The Synagogue organist had been playing a Bach prelude as the guests entered and found their seats. As the music ended, Rabbi Berthold Oppenheim stood, and surveyed the crowded pews. This was the first official function in the new Synagogue, which had not yet seen its first service of sacred worship. That would come on Friday evening, an especially auspicious Erev Shabbat, because it would also be the first night of Passover.
“This is a deeply meaningful day for the Jews of Olomouc,” he said. “Nearly thirty years ago, the Jewish people returned after an exile of four hundred years. Far longer than our forefathers sojourned in Babylon, and very nearly as
long as we dwelt in the land of Pharoah. Almost fifty years ago, after the rebellions of 1848, our beloved Emperor Franz Joseph released us from exile for a time, and many Jews in the countryside began to come back to Olomouc. It took another twenty years for our emancipation to become complete, but since then the Jewish community in Olomouc has grown and prospered.”
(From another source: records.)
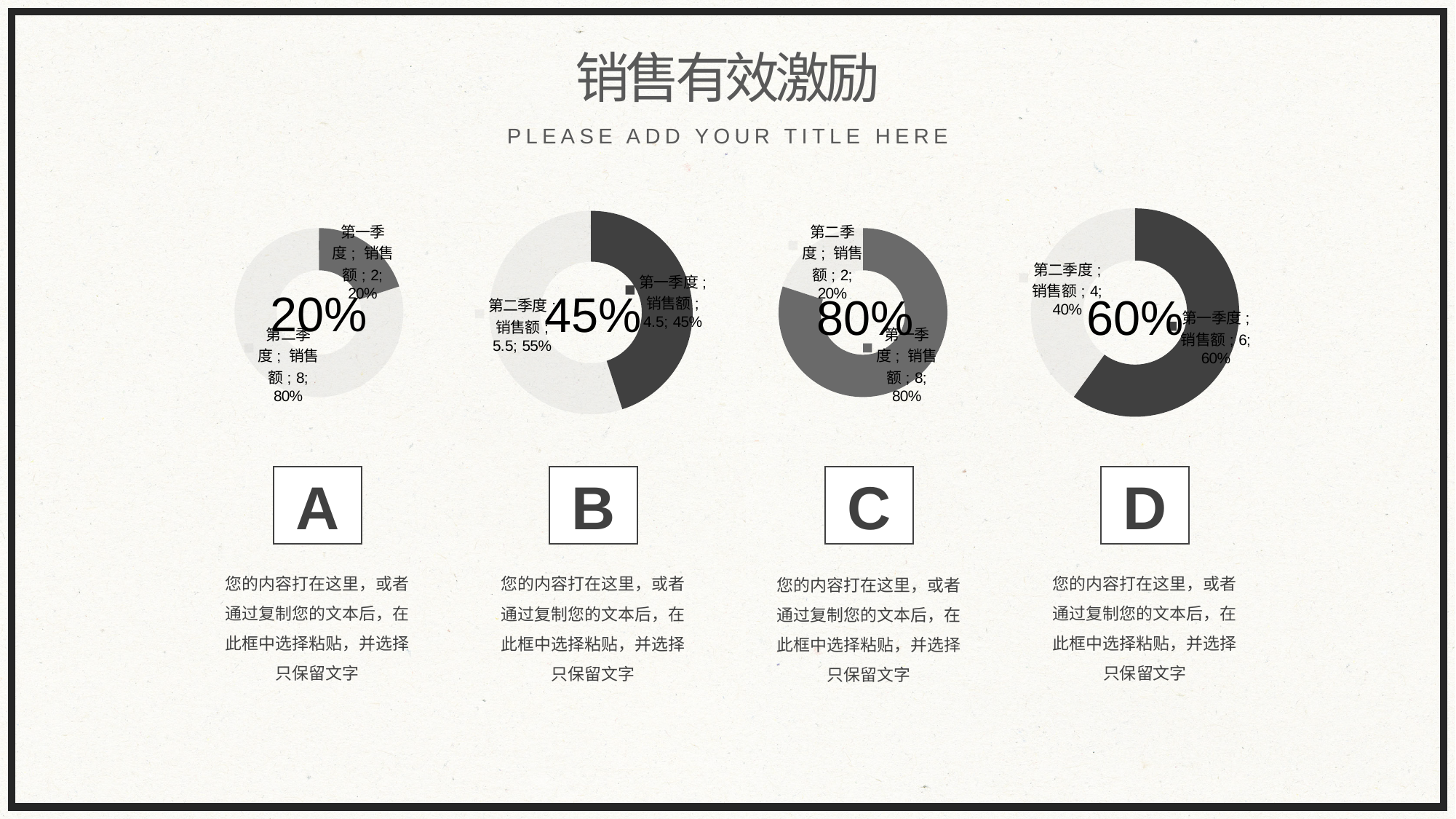
In the donut chart above the letter A, what percentage share does 第二季度 have? 80% In the donut chart above the letter D, what is the 销售额 value for 第二季度? 4 What kind of chart is shown above the letter C? Donut (pie) chart In the donut chart above the letter A, what is the 销售额 value for 第一季度? 2 In the donut chart above the letter C, what is the 销售额 value for 第一季度? 8 In the donut chart above the letter B, what percentage share does 第一季度 have? 45% In the donut chart above the letter C, which category has the larger share, 第一季度 or 第二季度? 第一季度 In the donut chart above the letter B, what is the 销售额 value for 第二季度? 5.5 What is the large percentage printed in the centre of the donut chart above the letter D? 60% In the donut chart above the letter B, what is the total of the two 销售额 values? 10 How many slices does the donut chart above the letter A have? 2 In the donut chart above the letter D, what is the difference between the 销售额 values of 第一季度 and 第二季度? 2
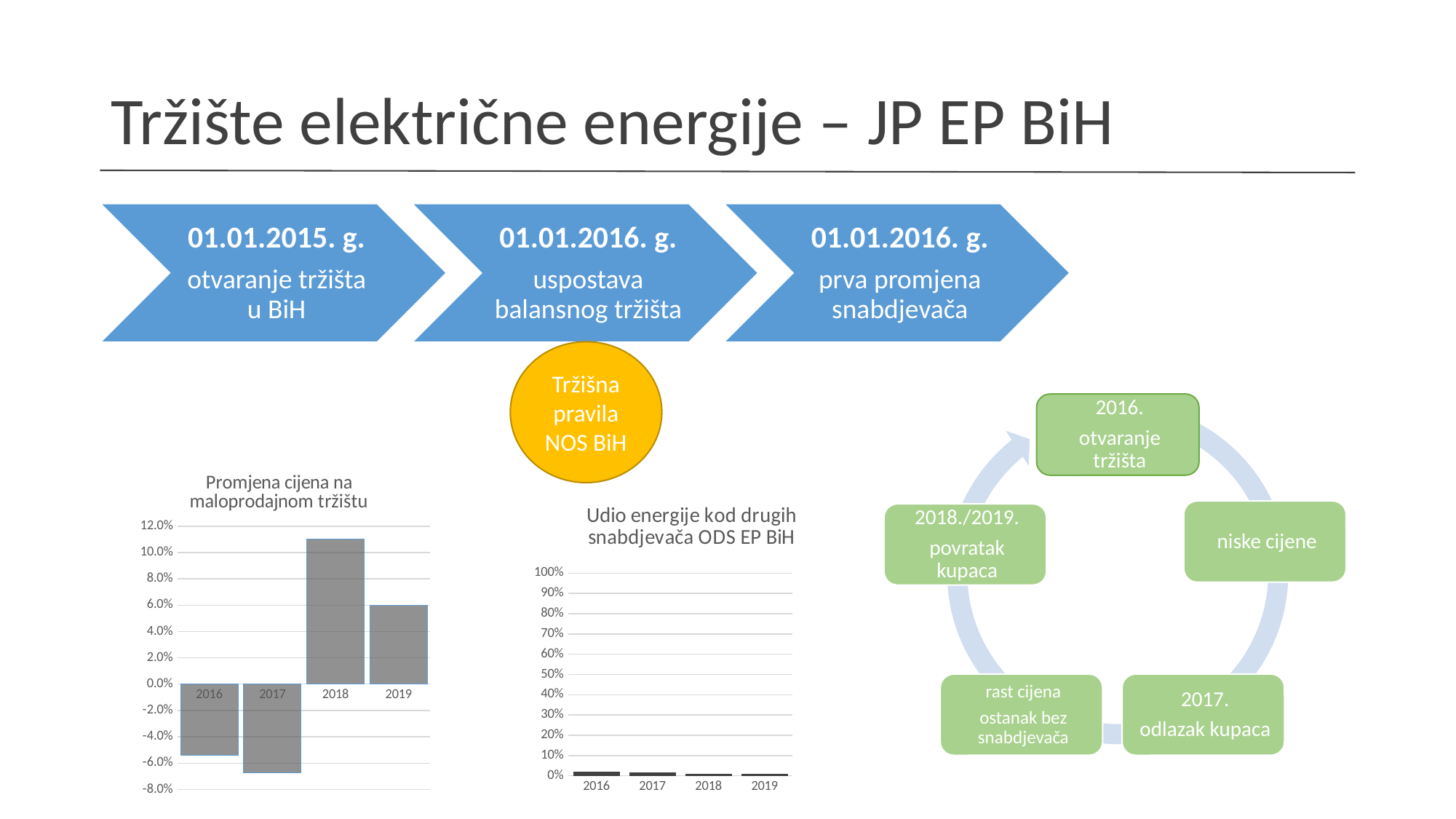
On the chart titled 'Promjena cijena na maloprodajnom tržištu', is the value for 2018 greater or less than 10.0%? greater On the chart titled 'Udio energije kod drugih snabdjevača ODS EP BiH', what is the highest value shown on the y axis? 100% On the chart titled 'Udio energije kod drugih snabdjevača ODS EP BiH', how many years are shown on the x axis? 4 On the chart titled 'Promjena cijena na maloprodajnom tržištu', is the value for 2019 greater or less than 4.0%? greater On the chart titled 'Promjena cijena na maloprodajnom tržištu', which is larger, the value for 2018 or the value for 2019? 2018 On the chart titled 'Promjena cijena na maloprodajnom tržištu', which year has the lowest value? 2017 On the chart titled 'Promjena cijena na maloprodajnom tržištu', how many years are shown on the x axis? 4 On the chart titled 'Promjena cijena na maloprodajnom tržištu', is the value for 2016 greater or less than -4.0%? less On the chart titled 'Promjena cijena na maloprodajnom tržištu', which year has the highest value? 2018 What kind of chart is the one titled 'Promjena cijena na maloprodajnom tržištu'? bar chart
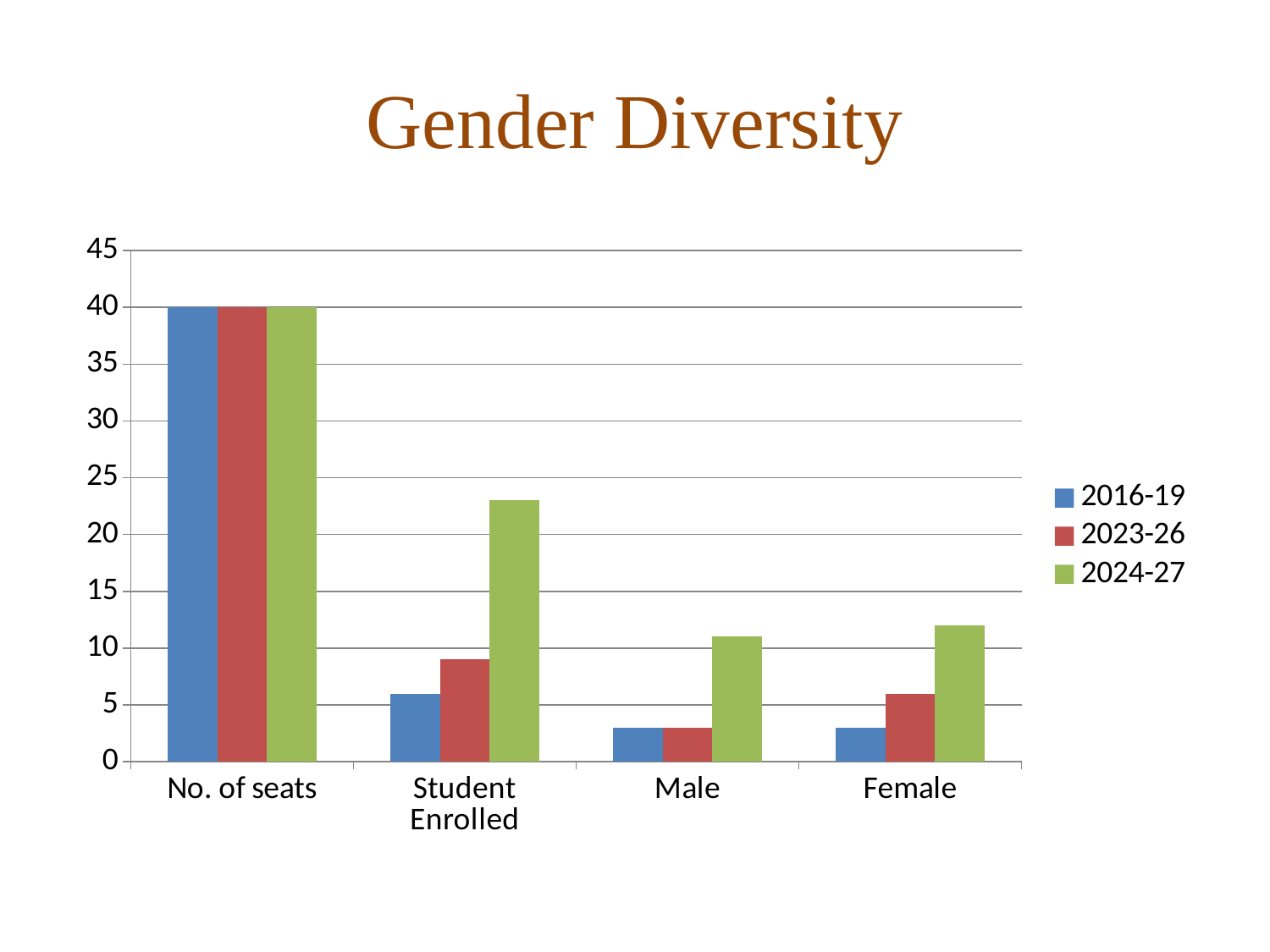
Which category has the highest values across all series? No. of seats Is the value for Student Enrolled in the 2023-26 series greater or less than 10? less How many categories are shown on the x axis? 4 What is the title of the chart? Gender Diversity What is the value for No. of seats in the 2016-19 series? 40 For Female, which series has the larger value: 2023-26 or 2024-27? 2024-27 What is the value for No. of seats in the 2024-27 series? 40 How many series does the legend list? 3 Is the value for Male in the 2024-27 series greater or less than 10? greater Which series is shown in green? 2024-27 What type of chart is shown on the slide? bar chart Is the value for Student Enrolled in the 2024-27 series greater or less than 20? greater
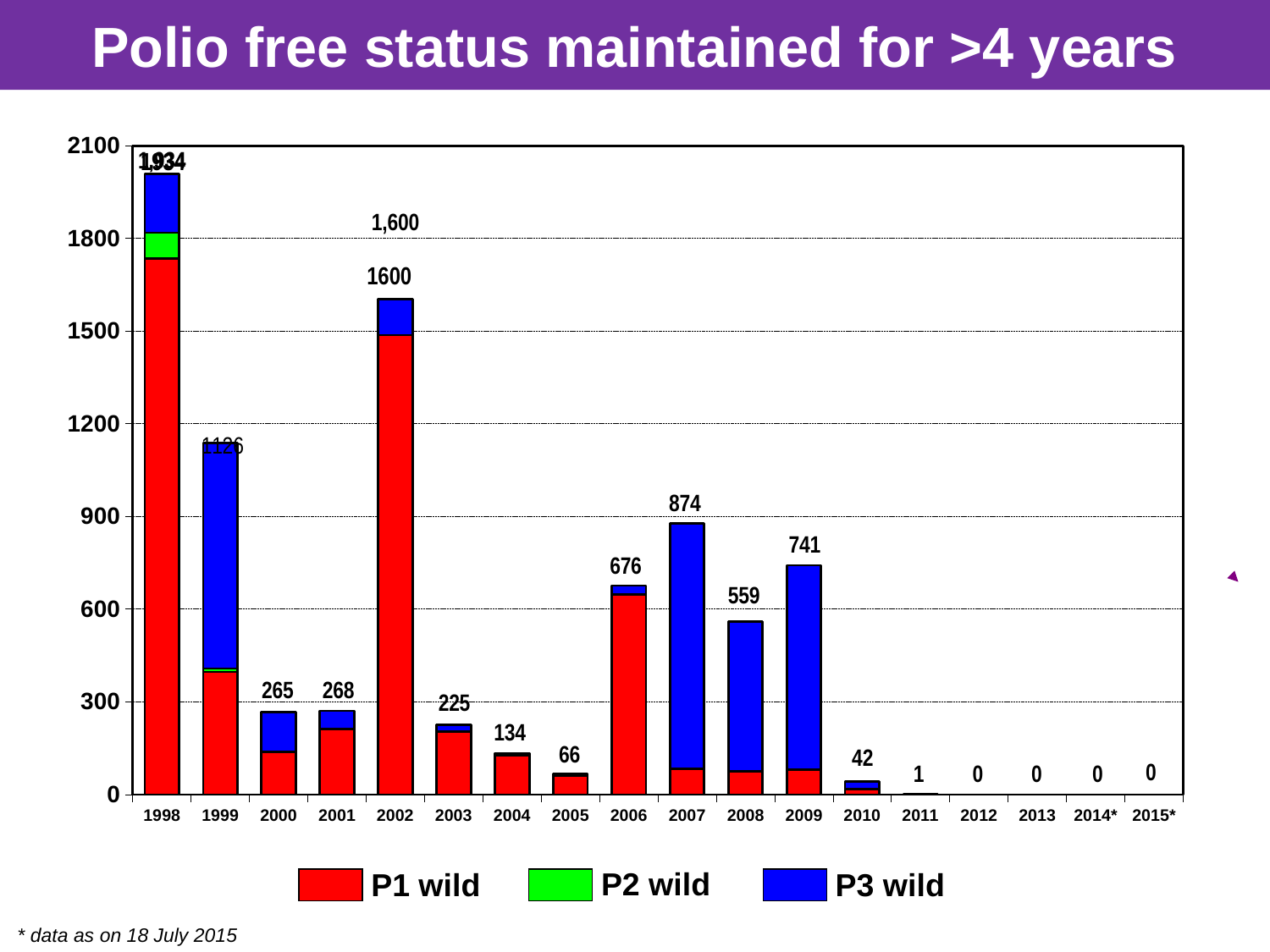
What is the difference between the totals for 2007 and 2008? 315 Which year has the larger total, 2007 or 2009? 2007 How many years are shown on the x axis? 18 What is the total value shown for 2007? 874 What is the total value shown for 2005? 66 How many series does the legend list? 3 Is the total value for 2006 greater or less than 600? greater Which series is shown in blue in the legend? P3 wild What is the total value shown for 2010? 42 What is the difference between the totals for 2003 and 2004? 91 Which year has the highest total bar? 1998 What kind of chart is shown on the slide? Stacked bar chart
Martha Oppenheim looked down proudly upon her husband from her own place of honor in the women’s balcony. Their own journey had been shorter and easier than that of the Children of Israel. Berthold came from a family of Rabbis. He had been called to Olomouc in 1892 after serving as Rabbi for two years in Miroslav, south of Brno. He had studied in Berlin and Breslau, and Martha was certain he had a remarkable career ahead of him. He had only been in Olomouc two years when the Jewish community decided they were big enough for a synagogue. And no small synagogue either! One a hundred and twenty feet high with three domes, and room to seat almost eight hundred people. She looked around at the cavernous hall, filled to capacity. “I thank Thee, Lord, I thank Thee,” she thought
“And so,” he was drawing to a close, “all are welcome here today. Jew and Gentile, rich and poor, Czech and German.” He added the last with careful emphasis. “Please enjoy our brief concert.”